OpenAI is making waves by starting to use Google’s Tensor Processing Units (TPUs) for its AI services, including ChatGPT. This move represents the first time the company has relied on hardware other than Nvidia GPUs on a large scale, aiming to cut down on inference costs — the expense of running trained models to answer new queries.
Traditionally, OpenAI has been deeply tied to Nvidia, leaning on its graphics processors for both training and deploying sophisticated language models. However, by partnering with Google Cloud for access to TPUs, OpenAI is not only reducing costs but also positioning itself in a strategic play against Microsoft, its main investor and cloud infra provider. Even though Google hasn’t offered its most advanced TPU models yet, the collaboration signals openness to alternative infrastructure avenues.
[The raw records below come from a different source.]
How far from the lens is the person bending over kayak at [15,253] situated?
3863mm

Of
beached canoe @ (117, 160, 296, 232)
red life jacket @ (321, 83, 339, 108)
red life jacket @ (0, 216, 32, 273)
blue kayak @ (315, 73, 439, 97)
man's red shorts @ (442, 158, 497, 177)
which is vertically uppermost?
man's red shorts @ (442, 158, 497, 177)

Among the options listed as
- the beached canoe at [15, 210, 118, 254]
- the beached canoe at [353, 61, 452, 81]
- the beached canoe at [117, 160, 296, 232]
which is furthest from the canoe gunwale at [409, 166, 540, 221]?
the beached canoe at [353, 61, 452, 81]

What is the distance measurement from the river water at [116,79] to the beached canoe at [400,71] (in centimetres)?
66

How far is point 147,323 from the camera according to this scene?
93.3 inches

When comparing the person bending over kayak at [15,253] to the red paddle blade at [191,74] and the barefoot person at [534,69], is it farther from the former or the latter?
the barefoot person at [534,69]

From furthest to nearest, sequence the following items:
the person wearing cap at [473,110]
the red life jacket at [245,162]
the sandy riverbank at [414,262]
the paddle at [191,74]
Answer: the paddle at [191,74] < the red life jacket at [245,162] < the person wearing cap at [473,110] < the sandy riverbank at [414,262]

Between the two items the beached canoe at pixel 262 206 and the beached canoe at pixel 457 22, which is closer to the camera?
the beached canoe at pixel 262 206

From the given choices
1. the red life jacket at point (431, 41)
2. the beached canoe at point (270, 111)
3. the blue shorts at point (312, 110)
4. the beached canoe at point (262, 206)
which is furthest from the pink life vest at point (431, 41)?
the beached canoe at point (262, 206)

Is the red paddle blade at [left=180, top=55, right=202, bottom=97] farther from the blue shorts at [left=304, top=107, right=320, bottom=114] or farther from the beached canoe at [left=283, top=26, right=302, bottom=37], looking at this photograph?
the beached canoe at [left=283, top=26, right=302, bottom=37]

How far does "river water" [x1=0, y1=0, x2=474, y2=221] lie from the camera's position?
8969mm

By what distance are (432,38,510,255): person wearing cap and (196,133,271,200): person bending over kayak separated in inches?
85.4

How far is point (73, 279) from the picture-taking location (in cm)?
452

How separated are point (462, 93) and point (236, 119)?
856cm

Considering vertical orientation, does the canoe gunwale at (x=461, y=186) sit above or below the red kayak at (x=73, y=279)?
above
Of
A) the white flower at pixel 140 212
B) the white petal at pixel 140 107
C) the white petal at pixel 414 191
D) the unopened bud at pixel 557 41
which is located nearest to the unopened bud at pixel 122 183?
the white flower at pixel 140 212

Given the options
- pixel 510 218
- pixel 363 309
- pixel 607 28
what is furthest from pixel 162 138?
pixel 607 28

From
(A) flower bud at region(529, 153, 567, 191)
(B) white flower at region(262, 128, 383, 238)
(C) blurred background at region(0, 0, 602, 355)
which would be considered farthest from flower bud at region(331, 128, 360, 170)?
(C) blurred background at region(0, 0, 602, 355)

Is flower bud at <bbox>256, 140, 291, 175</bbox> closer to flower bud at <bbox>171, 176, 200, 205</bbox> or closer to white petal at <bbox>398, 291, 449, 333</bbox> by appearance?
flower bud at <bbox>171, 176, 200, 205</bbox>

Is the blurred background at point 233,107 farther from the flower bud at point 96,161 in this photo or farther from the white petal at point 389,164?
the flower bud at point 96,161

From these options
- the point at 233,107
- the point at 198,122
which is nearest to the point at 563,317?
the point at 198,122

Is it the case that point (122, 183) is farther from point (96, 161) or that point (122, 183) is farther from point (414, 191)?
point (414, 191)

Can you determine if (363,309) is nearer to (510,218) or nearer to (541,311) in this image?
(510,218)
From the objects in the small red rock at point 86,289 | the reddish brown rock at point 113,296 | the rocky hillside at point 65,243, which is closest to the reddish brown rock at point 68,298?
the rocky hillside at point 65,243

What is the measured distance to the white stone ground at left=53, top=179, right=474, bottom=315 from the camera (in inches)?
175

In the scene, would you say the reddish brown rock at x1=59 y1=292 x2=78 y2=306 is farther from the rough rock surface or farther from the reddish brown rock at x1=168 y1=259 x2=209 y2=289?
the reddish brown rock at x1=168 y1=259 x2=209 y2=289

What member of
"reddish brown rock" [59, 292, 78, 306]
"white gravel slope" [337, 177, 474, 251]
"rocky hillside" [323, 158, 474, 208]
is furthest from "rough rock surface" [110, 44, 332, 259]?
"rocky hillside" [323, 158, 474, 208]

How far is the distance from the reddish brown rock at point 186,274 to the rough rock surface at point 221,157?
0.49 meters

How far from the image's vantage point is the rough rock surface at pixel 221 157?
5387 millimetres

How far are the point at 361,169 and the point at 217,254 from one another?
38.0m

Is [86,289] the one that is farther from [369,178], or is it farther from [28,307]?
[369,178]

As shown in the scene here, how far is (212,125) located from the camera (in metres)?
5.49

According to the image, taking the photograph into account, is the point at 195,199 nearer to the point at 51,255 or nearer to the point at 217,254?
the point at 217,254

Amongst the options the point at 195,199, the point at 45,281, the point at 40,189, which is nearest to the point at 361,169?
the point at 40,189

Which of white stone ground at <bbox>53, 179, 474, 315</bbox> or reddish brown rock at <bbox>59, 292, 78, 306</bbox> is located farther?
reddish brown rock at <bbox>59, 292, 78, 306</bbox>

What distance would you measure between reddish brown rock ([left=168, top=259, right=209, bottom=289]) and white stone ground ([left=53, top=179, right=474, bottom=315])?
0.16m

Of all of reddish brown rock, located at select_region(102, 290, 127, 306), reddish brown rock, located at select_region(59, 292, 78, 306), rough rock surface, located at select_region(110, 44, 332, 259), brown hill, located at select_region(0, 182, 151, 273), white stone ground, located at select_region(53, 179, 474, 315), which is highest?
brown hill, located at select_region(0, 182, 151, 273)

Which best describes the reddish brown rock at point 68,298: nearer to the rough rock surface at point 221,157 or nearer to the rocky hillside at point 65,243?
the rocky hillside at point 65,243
This strategic shift comes at a time when OpenAI is in active discussions with Microsoft’s CEO, Satya Nadella, about their broader collaborations. At the same time, the company has also broadened its resource base through a deal with Oracle. Such moves highlight a competitive edge in the rapidly evolving AI and cloud markets — a space that has significantly bolstered Microsoft’s stock performance.
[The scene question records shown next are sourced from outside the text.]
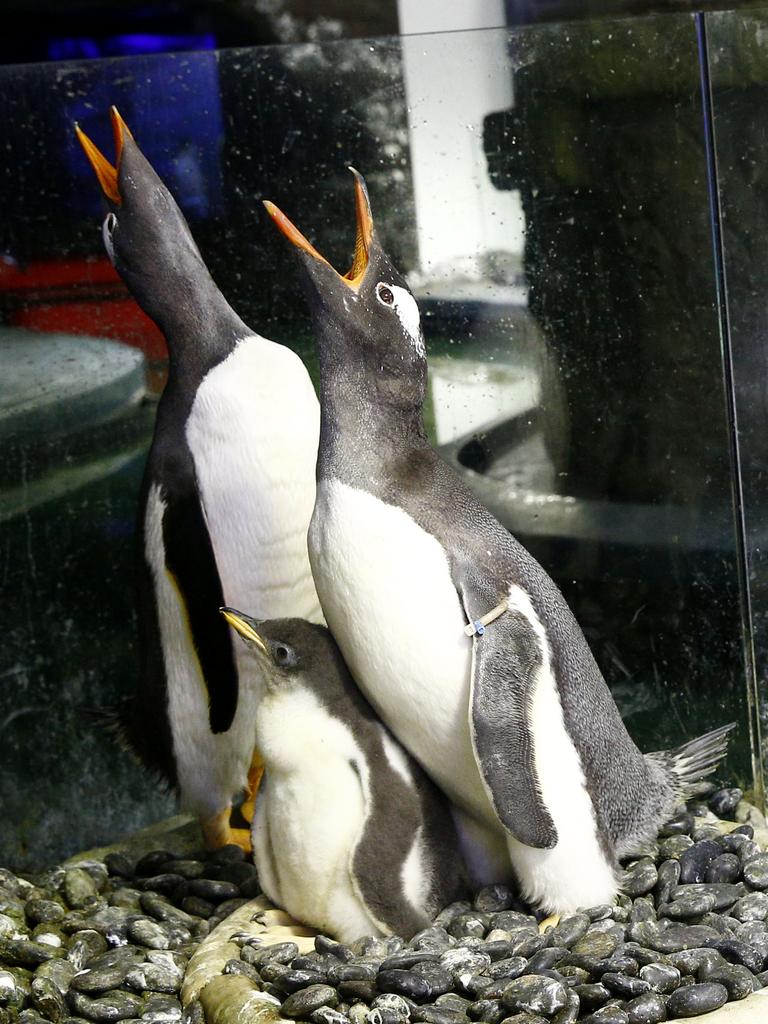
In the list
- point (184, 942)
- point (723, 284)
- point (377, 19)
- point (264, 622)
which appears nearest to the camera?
point (264, 622)

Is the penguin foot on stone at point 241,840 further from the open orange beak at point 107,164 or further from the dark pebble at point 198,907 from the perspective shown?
the open orange beak at point 107,164

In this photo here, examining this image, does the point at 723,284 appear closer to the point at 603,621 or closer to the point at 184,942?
the point at 603,621

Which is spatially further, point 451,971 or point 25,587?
point 25,587

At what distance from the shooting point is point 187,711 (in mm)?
3273

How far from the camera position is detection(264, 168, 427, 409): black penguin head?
2619 mm

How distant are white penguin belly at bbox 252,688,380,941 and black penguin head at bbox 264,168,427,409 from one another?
0.63 m

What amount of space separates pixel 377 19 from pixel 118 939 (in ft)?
8.64

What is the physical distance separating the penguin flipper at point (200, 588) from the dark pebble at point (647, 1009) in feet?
4.18

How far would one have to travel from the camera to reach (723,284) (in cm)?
339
Google Cloud, which is stepping up its game to offer its robust AI computing capacity to a growing list of partners, now serves not only OpenAI but also firms like Apple and startups such as Anthropic and Safe Superintelligence. These developments underscore how pivotal infrastructure choices are to both AI progress and cost management, offering companies another lever in the race to optimise performance and cost.
For those keeping an eye on the tech landscape, this move is a clear indicator that even industry giants like OpenAI are exploring diverse hardware options to drive efficiency and innovation. It’s a smart reminder that even if you’ve ever wrestled with the high costs of running large models, there are always fresh, effective strategies coming into play.